Winter 2016 Bulletin

Commission on the Future of Undergraduate Education

Project
Commission on the Future of Undergraduate Education

Higher education continues to be one of the most important avenues of opportunity in American society. But the education landscape is changing rapidly: there are more options for how and when Americans receive some form of higher education. New populations, for whom the traditional four-year degree was once an impossibility, can now pursue undergraduate education in two-year, four-year, for-profit, and online institutions, according to schedules that fit their own lives. And technological advances offer new approaches to student instruction and collaboration. At the same time, rising costs are challenging the affordability of traditional postsecondary degrees.

Nicholas Lemann (Columbia University Graduate School of Journalism), Deborah Ball (University of Michigan School of Education), and Beverly Tatum (Spelman College)
Nicholas Lemann (Columbia University Graduate School of Journalism), Deborah Ball (University of Michigan School of Education), and Beverly Tatum (Spelman College)

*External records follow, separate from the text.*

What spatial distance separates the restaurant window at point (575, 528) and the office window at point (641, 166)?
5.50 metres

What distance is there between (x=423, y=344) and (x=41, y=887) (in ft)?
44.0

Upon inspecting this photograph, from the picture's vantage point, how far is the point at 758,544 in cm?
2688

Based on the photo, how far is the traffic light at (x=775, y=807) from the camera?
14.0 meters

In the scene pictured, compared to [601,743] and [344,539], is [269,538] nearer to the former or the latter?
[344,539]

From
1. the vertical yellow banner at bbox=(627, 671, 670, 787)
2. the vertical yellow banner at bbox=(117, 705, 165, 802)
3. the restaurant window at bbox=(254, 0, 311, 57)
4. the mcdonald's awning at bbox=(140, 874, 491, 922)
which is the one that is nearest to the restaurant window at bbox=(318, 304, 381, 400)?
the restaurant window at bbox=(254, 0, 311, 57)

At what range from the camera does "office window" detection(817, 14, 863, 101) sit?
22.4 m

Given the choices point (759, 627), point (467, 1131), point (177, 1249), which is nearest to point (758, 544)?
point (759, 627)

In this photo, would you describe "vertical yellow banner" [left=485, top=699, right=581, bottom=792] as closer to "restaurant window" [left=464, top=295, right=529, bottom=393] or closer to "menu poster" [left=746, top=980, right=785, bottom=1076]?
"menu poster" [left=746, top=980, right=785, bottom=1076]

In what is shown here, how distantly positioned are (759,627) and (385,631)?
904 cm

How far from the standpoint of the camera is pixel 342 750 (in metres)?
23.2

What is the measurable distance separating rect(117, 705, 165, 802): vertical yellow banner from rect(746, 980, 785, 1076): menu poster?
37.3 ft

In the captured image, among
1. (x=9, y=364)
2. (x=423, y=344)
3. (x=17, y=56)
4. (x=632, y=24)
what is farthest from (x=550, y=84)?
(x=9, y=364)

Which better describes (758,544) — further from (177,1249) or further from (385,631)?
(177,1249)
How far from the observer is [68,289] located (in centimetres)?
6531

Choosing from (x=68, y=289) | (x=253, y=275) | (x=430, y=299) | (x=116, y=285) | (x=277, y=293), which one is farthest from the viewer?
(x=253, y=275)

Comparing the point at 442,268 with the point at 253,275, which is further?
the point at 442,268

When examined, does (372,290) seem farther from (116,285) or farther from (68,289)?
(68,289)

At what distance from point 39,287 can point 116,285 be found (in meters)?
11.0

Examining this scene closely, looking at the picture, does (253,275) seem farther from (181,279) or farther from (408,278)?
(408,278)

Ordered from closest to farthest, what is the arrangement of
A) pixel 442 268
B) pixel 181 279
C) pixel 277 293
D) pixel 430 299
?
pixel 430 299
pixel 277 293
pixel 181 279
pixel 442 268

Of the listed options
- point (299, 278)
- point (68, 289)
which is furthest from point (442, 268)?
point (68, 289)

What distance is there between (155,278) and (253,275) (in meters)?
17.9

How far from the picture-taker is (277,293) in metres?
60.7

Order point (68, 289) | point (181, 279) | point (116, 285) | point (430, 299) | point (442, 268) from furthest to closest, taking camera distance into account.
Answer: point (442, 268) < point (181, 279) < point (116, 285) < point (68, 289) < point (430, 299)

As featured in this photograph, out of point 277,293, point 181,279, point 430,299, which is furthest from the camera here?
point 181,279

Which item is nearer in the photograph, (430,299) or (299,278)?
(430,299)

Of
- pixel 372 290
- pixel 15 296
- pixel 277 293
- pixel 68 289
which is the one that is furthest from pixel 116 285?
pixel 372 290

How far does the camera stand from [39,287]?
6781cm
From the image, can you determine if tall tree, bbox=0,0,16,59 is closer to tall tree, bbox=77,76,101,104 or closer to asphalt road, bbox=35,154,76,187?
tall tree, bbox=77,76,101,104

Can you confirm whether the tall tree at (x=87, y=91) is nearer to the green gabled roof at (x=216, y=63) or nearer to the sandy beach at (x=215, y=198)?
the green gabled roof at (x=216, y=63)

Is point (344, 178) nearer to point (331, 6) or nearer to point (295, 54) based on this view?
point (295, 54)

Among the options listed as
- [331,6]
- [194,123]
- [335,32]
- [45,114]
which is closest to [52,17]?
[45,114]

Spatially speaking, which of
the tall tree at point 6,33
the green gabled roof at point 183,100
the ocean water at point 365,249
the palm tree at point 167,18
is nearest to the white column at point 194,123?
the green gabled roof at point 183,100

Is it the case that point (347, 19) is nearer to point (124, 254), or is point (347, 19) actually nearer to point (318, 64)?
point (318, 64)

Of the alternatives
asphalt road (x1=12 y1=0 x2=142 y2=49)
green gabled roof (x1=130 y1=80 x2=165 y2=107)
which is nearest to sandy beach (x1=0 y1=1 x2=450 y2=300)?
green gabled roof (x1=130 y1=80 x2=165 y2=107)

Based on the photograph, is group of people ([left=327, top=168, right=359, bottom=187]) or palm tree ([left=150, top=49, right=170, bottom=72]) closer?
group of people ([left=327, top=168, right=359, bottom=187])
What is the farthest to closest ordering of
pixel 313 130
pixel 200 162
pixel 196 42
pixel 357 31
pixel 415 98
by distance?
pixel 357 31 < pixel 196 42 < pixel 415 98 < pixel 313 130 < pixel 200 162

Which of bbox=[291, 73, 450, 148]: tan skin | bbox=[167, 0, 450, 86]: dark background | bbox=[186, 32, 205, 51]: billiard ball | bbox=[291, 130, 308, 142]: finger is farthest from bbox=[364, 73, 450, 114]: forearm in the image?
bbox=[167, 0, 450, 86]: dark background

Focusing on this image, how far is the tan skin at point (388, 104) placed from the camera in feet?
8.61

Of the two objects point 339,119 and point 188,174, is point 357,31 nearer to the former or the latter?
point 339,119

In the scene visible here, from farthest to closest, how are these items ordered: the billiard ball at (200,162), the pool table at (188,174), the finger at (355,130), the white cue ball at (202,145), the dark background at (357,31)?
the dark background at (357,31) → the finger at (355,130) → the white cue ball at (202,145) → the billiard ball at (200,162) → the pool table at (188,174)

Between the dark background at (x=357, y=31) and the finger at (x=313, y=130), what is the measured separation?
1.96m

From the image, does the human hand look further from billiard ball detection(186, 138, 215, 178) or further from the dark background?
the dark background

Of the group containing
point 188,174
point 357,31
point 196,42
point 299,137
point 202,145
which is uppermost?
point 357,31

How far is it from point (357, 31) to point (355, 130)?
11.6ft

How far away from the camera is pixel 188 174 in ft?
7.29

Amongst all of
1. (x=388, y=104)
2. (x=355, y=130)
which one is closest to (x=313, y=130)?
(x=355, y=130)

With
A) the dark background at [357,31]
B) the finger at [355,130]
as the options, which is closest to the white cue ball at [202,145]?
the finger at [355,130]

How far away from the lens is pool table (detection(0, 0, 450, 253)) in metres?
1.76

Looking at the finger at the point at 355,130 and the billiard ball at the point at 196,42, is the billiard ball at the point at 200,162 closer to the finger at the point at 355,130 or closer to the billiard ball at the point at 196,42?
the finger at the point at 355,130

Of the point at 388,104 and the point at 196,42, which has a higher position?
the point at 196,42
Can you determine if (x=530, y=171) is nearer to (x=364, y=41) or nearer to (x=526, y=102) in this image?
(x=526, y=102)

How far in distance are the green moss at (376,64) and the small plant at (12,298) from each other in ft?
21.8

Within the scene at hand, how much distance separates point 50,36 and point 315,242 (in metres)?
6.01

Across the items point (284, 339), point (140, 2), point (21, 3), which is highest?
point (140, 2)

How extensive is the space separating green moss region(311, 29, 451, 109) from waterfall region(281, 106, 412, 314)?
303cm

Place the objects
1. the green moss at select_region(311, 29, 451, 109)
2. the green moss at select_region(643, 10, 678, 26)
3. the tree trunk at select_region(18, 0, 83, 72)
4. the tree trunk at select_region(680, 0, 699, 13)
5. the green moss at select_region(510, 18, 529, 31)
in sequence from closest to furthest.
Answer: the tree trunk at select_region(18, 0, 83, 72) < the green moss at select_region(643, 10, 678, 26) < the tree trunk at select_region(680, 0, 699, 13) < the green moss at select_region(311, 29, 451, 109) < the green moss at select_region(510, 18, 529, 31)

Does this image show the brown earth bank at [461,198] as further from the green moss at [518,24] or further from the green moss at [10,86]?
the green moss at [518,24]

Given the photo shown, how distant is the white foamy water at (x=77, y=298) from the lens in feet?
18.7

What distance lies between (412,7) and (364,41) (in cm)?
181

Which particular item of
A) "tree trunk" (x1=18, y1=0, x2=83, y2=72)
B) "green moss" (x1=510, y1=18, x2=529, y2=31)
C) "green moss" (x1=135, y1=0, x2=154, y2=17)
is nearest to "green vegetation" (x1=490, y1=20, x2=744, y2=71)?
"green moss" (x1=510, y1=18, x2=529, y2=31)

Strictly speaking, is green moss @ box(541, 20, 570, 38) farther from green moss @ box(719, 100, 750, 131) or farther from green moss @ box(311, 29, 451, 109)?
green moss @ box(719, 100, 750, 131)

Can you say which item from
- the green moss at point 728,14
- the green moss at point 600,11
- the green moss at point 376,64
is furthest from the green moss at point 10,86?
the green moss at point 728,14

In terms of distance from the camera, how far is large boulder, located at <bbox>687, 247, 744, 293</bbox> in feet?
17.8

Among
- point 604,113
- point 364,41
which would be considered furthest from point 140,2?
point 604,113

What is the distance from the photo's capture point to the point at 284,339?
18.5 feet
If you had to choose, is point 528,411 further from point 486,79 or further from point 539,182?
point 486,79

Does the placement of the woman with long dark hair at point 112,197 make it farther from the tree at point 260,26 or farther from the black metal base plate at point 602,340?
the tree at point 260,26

To address these topics and provide ideas for ensuring that individual Americans receive the education they need to thrive in the twenty-first century, the American Academy has established the Commission on the Future of Undergraduate Education, funded by Carnegie Corporation of New York. Over the next three years, members of this initiative will examine the vast – and expanding – array of learning options available to high-school graduates, including students newly out of high school and older adults returning to school to further their lives and careers. With members drawn from among national leaders in education, business, and government, the Commission will study how well today’s students are served by the existing system and, more important, will seek to identify the challenges and opportunities that higher education will encounter in the decades ahead. Michael S. McPherson (Spencer Foundation) and Roger W. Ferguson, Jr. (TIAA-CREF) are the co-chairs of this project.

At the Commission’s first meeting on November 20, 2015, at the House of the Academy in Cambridge, the members discussed the issues they would like the Commission to address and what challenges they believed the project needs to meet in order to be successful. The conversation led to a series of ambitious and thought-provoking observations: how, for example, can we say who is being served well by higher education without getting more clarity about what a higher education is supposed to accomplish? While there is a great deal of attention paid to the outcomes of college, there is much less public attention to the process of college education itself – how does learning come about for students, and how do educational experiences in and out of the classroom shape those results? Commissioners noted that historically an important purpose of higher education has been to help form good citizens and foster social progress, and in a society like ours that remains deeply divided on fundamental matters including race, economic inequality, and the global phenomenon of climate change, this purpose remains important and must be addressed.

Another theme raised at the meeting was that, after the expansion of opportunity brought about by the introduction of federal student aid grants and loans in the 1970s, the ranks of college students expanded to include a significant number of adult students over the age of 24. These adult students consistently make up roughly a third of the undergraduate population. Their education goals and the obstacles in accomplishing them tend to differ substantially from those of recent high-school graduates. In addition, the Commissioners raised issues of cost and affordability.

With these questions and challenges in mind, the Commission is beginning to develop a data-rich portrait of American postsecondary education. This primer will convey the story of the major themes and trends in undergraduate education through the framework of the contemporary student journey into, through, and out of college. Scheduled for release later this year, the primer will serve both as a foundation for the Commission’s larger work and as a valuable resource for a broad public audience.